- [Try it]: Counting every line in the entries below where the word "source" occurs, report how many there are. Give only that number.

Start of Material for this task

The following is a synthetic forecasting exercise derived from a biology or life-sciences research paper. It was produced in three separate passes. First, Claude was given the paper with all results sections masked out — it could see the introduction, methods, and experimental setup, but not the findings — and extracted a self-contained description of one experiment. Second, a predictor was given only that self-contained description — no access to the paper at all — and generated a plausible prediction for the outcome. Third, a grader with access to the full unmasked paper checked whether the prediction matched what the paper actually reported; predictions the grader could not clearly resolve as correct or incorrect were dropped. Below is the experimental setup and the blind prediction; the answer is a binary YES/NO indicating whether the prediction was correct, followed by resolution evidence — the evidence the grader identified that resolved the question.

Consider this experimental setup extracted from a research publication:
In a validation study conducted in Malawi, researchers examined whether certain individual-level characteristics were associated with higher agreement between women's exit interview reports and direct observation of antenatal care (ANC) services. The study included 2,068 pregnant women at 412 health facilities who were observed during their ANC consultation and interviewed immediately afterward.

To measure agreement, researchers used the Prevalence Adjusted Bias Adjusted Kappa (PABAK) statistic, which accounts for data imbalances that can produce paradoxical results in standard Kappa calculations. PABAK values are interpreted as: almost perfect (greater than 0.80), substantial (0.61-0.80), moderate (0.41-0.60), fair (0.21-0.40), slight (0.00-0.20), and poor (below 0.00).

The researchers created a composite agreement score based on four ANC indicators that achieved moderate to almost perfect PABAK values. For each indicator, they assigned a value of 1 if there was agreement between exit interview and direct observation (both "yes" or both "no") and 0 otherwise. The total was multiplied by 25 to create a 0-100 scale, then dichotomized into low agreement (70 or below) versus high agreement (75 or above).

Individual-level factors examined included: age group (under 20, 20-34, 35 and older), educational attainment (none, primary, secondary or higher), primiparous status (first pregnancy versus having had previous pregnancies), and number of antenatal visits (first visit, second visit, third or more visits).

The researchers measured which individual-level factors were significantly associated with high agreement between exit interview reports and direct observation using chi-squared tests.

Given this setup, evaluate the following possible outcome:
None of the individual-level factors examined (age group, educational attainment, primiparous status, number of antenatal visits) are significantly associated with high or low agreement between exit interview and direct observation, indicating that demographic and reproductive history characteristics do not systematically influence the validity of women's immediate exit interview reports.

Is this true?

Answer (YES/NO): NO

End of Material for this task
Start of Material for this task

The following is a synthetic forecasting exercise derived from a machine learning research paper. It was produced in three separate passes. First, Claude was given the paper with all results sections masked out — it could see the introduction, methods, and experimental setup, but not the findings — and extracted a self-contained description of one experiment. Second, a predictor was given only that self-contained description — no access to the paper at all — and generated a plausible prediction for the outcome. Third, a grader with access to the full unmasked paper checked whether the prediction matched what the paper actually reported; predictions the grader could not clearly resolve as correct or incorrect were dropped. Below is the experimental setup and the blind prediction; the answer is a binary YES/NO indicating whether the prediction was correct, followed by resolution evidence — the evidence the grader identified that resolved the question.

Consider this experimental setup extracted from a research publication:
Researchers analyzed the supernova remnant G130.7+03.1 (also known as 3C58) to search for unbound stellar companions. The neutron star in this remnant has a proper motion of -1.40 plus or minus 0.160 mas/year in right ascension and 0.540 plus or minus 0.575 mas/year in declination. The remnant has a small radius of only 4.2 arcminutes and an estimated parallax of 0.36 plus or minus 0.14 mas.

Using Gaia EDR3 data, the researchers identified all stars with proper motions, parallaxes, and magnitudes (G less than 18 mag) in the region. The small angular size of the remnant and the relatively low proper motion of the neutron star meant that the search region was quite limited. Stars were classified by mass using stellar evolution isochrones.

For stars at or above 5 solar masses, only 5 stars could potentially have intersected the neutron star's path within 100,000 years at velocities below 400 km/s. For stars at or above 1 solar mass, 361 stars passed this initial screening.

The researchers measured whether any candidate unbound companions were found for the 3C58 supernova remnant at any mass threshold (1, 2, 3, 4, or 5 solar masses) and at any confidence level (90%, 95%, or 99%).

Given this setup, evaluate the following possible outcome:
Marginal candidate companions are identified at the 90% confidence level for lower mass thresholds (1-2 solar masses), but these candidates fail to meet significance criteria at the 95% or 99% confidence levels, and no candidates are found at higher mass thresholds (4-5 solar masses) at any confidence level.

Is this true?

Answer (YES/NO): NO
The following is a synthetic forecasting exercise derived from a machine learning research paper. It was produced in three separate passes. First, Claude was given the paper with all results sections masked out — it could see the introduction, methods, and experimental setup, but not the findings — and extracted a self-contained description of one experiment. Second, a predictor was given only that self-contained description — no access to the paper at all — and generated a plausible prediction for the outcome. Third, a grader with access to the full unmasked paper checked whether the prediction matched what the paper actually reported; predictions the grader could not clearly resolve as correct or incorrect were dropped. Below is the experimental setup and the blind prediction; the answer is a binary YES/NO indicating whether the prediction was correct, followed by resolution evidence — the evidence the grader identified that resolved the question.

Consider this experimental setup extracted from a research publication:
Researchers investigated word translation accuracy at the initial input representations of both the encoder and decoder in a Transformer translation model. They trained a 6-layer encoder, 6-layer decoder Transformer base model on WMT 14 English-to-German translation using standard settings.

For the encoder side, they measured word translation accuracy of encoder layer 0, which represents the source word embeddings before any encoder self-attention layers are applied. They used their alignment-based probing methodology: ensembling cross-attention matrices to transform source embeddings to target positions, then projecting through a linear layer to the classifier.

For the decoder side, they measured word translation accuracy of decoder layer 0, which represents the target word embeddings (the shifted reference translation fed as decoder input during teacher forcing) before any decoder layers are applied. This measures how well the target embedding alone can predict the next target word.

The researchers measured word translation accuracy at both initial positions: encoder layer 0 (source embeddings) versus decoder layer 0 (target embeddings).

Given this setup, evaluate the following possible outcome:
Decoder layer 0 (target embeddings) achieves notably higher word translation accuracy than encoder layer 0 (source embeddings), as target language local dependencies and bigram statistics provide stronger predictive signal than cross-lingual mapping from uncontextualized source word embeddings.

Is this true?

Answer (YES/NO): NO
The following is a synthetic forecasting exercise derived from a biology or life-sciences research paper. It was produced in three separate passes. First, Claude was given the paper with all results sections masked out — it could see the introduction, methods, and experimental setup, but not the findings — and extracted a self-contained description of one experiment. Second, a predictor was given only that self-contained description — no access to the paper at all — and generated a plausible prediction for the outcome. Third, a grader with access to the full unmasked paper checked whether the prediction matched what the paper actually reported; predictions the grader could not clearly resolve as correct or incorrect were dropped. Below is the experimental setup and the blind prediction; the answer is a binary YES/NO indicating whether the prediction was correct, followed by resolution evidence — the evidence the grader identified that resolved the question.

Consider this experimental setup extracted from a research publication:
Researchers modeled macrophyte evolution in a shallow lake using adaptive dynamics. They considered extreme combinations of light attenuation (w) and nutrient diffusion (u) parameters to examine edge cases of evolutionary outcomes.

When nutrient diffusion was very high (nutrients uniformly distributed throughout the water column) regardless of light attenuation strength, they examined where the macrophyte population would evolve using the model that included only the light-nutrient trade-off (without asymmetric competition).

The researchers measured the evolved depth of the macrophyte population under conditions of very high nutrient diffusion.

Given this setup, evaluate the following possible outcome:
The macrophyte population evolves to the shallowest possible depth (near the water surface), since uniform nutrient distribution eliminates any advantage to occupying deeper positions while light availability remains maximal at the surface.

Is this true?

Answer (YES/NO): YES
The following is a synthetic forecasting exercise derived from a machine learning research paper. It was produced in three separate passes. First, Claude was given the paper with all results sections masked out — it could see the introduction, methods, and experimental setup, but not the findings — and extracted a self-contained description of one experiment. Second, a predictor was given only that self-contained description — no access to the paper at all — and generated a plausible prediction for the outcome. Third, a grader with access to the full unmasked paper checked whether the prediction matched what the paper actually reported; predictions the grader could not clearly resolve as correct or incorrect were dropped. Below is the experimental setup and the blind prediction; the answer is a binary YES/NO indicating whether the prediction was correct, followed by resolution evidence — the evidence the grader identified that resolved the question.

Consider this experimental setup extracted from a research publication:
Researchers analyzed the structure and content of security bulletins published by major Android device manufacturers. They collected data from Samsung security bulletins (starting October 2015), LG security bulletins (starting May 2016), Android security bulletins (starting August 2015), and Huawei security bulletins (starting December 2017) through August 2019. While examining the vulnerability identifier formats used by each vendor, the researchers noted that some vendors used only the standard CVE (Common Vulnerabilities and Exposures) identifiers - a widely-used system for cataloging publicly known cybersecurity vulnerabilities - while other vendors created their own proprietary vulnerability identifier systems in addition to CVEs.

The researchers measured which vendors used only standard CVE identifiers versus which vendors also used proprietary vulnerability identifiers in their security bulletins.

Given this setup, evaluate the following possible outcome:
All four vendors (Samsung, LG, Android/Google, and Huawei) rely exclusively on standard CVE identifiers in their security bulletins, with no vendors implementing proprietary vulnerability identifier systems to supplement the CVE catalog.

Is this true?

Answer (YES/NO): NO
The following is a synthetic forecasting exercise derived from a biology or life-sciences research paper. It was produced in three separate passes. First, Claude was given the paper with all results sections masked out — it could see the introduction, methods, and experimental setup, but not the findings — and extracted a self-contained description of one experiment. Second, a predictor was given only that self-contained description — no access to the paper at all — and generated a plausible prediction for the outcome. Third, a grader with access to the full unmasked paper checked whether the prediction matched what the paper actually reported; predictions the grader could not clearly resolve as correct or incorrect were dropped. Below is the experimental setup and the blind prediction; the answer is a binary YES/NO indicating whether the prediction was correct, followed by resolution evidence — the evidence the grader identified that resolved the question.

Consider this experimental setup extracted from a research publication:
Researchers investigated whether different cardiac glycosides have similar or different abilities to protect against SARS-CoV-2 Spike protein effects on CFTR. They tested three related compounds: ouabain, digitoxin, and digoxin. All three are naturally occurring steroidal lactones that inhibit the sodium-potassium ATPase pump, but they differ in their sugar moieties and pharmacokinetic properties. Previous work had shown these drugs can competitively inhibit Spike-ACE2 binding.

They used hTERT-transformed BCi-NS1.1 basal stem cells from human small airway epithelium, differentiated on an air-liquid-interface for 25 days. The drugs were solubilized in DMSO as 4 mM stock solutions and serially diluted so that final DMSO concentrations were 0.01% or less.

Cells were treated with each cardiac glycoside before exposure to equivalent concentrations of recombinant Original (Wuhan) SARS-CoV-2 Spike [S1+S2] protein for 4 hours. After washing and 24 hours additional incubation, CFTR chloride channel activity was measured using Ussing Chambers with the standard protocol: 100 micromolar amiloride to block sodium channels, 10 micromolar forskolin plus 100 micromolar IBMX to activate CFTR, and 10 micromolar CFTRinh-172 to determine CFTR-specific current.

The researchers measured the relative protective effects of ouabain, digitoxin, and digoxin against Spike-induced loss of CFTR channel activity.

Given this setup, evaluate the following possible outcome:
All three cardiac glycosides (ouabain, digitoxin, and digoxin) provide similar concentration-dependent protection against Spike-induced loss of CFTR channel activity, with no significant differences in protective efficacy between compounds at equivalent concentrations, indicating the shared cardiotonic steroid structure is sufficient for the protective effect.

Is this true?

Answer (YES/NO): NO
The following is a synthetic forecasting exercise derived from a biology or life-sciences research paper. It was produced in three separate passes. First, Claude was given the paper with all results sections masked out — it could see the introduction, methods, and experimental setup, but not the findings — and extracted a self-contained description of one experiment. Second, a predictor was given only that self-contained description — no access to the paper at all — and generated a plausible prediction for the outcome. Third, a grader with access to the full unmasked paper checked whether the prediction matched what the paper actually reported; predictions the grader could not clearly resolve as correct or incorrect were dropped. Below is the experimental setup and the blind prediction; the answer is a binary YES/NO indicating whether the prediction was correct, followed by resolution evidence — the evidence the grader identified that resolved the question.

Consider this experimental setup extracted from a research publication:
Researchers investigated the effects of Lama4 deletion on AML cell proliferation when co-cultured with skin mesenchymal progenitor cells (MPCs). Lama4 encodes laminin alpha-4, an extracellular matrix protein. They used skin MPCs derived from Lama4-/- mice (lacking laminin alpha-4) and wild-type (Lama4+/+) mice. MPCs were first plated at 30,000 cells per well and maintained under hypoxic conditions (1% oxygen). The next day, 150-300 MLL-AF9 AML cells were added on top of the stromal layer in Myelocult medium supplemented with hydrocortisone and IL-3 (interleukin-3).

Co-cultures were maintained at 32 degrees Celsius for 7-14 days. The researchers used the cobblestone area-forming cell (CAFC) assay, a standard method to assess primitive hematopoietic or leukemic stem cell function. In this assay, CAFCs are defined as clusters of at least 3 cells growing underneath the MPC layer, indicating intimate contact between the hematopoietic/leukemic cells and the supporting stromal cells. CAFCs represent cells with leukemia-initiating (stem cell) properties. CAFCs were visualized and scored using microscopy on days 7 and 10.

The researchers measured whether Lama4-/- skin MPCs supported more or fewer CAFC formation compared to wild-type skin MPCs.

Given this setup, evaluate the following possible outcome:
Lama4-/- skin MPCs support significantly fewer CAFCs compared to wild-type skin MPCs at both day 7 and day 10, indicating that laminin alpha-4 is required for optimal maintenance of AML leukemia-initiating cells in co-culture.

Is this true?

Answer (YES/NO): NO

End of Material for this task

- [Expected output]: 3